> WHAT YOU SHOULD DO
Return exactly the lines below, starting with the one that has "border-style: dashed;" and going on through the one that has "rituel de destruction</span><br".

Collected data
************
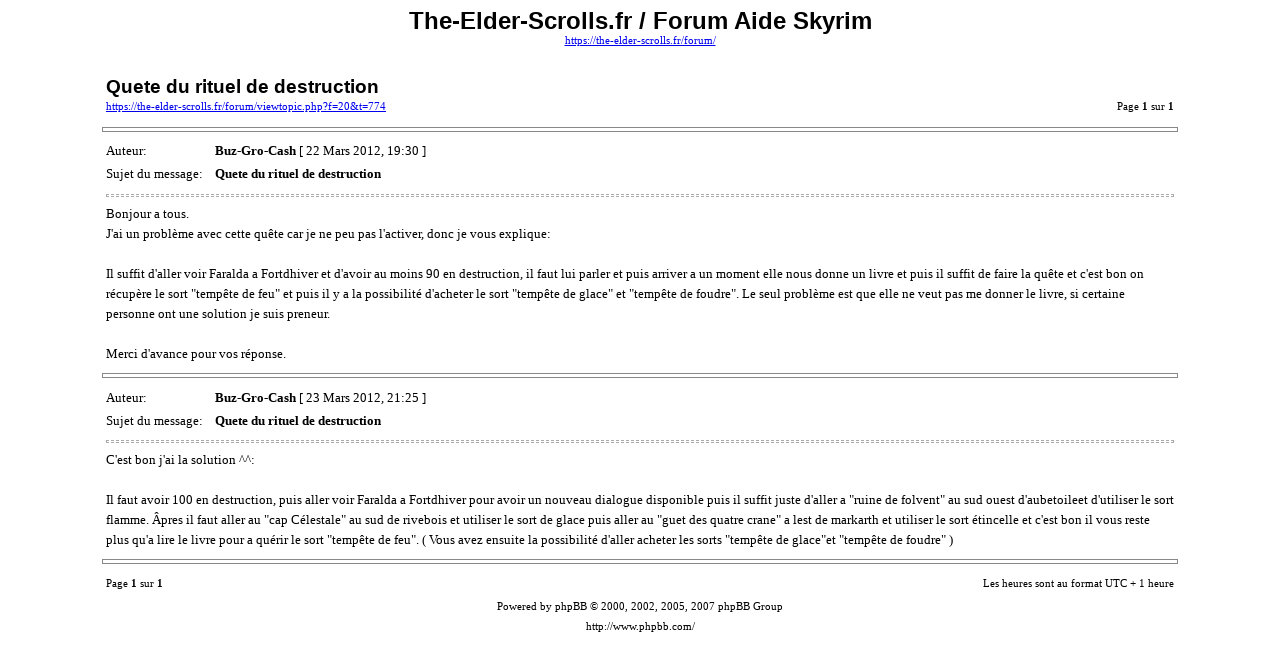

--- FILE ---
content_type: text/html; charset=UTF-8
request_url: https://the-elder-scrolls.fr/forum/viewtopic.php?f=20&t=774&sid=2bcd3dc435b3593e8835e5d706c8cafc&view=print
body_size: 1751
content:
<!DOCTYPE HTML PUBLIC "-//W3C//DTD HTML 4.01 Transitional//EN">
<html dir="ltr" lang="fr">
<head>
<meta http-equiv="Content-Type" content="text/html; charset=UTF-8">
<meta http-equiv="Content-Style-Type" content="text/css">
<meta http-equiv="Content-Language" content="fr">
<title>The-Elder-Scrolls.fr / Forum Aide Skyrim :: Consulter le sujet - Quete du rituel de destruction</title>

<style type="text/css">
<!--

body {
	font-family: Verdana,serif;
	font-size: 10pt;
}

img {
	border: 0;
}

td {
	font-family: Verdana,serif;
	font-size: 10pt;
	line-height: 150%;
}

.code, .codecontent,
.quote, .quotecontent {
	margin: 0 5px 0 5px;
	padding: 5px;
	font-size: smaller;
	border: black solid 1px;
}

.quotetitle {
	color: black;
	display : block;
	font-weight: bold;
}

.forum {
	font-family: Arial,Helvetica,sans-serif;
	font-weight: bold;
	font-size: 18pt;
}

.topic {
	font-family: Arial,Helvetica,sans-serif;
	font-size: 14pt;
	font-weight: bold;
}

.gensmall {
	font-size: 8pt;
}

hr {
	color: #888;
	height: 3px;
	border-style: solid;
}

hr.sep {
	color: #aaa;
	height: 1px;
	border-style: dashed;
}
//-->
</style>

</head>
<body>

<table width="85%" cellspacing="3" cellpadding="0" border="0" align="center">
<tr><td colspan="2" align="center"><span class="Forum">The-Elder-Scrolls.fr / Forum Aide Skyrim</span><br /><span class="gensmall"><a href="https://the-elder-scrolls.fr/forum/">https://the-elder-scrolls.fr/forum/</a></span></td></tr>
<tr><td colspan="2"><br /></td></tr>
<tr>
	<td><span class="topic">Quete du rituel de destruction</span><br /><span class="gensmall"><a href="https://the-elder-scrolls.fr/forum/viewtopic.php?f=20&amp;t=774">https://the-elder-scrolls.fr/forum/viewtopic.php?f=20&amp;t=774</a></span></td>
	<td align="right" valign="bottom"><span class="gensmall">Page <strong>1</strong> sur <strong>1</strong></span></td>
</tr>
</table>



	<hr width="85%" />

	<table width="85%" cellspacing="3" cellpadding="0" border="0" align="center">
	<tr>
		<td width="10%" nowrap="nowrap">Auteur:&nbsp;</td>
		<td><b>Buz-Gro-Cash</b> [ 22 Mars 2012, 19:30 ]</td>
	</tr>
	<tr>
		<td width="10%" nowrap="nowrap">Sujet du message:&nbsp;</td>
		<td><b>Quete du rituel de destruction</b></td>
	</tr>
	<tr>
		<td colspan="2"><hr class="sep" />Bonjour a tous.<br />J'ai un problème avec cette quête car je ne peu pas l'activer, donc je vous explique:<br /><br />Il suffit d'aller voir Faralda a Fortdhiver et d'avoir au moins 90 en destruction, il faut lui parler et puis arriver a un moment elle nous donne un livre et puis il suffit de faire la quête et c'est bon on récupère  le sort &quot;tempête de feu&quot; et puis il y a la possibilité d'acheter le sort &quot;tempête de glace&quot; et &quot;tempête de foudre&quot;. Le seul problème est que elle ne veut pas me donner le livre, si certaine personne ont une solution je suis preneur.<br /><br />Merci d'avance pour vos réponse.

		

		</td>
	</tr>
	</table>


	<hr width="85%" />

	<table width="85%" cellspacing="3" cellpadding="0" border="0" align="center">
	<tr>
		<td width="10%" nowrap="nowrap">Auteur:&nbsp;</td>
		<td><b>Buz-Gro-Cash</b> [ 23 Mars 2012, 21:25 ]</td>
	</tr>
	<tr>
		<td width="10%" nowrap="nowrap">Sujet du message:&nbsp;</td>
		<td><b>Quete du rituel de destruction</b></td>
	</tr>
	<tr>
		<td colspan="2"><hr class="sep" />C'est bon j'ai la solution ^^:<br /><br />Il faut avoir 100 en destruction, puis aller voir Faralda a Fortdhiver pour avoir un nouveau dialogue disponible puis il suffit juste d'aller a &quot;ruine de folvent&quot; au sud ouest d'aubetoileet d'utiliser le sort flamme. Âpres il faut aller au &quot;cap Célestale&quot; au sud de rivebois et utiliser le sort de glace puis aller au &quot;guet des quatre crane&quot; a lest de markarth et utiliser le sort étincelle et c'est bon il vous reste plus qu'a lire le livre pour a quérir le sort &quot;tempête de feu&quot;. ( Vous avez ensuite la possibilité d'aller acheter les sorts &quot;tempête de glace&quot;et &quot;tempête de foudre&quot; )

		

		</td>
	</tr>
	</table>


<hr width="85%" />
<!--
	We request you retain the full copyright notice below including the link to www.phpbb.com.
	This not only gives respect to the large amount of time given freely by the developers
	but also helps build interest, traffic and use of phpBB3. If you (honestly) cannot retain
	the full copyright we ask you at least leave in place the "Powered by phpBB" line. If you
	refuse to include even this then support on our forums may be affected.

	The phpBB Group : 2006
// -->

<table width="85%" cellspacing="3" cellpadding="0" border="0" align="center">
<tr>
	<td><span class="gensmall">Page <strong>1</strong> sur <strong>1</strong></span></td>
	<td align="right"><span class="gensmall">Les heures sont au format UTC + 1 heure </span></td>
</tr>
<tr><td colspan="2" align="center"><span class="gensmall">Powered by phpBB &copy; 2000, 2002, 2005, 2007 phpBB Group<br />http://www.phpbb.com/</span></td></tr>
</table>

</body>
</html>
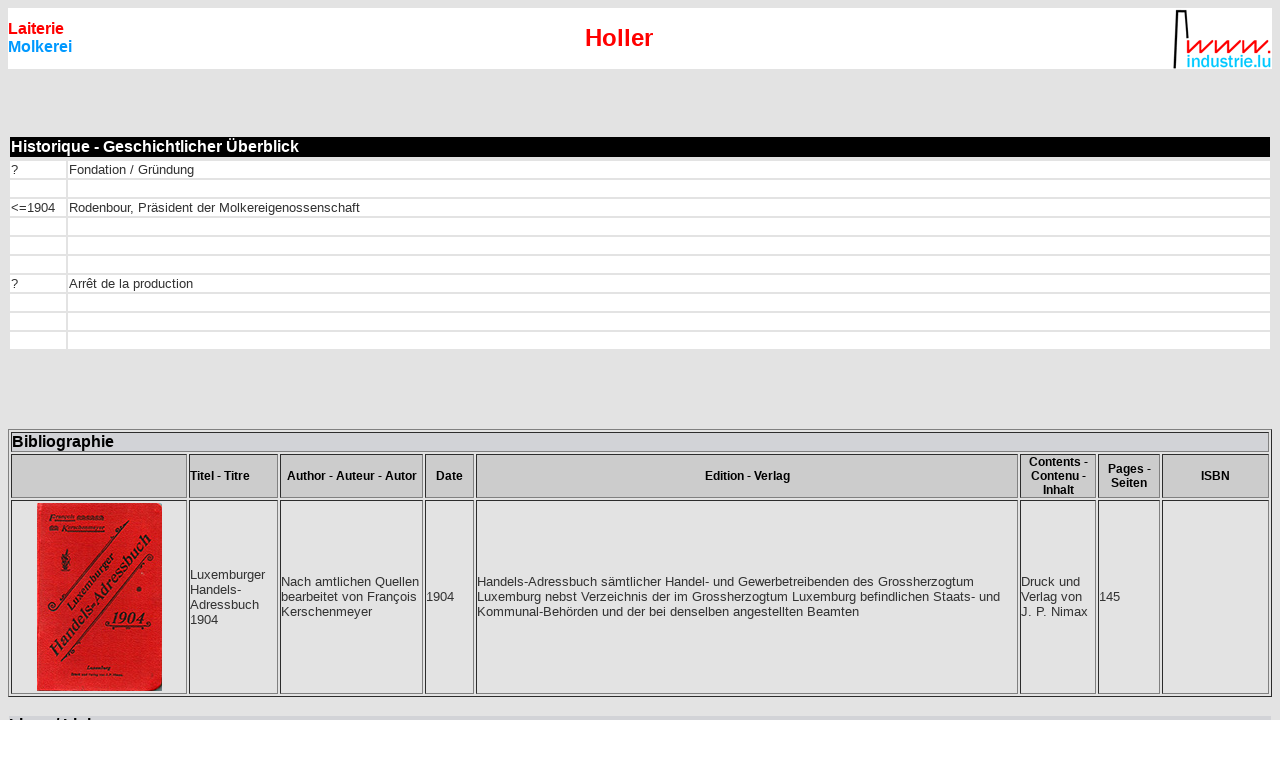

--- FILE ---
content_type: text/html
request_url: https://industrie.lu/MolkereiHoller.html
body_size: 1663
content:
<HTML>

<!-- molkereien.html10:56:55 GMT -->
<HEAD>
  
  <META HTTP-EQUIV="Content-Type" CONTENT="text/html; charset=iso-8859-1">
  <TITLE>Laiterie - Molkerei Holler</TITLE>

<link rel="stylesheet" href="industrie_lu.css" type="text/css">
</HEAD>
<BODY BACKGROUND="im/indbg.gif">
************
> WRITTEN SOLUTION
	border-style: dashed;
}
//-->
</style>

</head>
<body>

<table width="85%" cellspacing="3" cellpadding="0" border="0" align="center">
<tr><td colspan="2" align="center"><span class="Forum">The-Elder-Scrolls.fr / Forum Aide Skyrim</span><br /><span class="gensmall"><a href="https://the-elder-scrolls.fr/forum/">https://the-elder-scrolls.fr/forum/</a></span></td></tr>
<tr><td colspan="2"><br /></td></tr>
<tr>
	<td><span class="topic">Quete du rituel de destruction</span><br /><span class="gensmall"><a href="https://the-elder-scrolls.fr/forum/viewtopic.php?f=20&amp;t=774">https://the-elder-scrolls.fr/forum/viewtopic.php?f=20&amp;t=774</a></span></td>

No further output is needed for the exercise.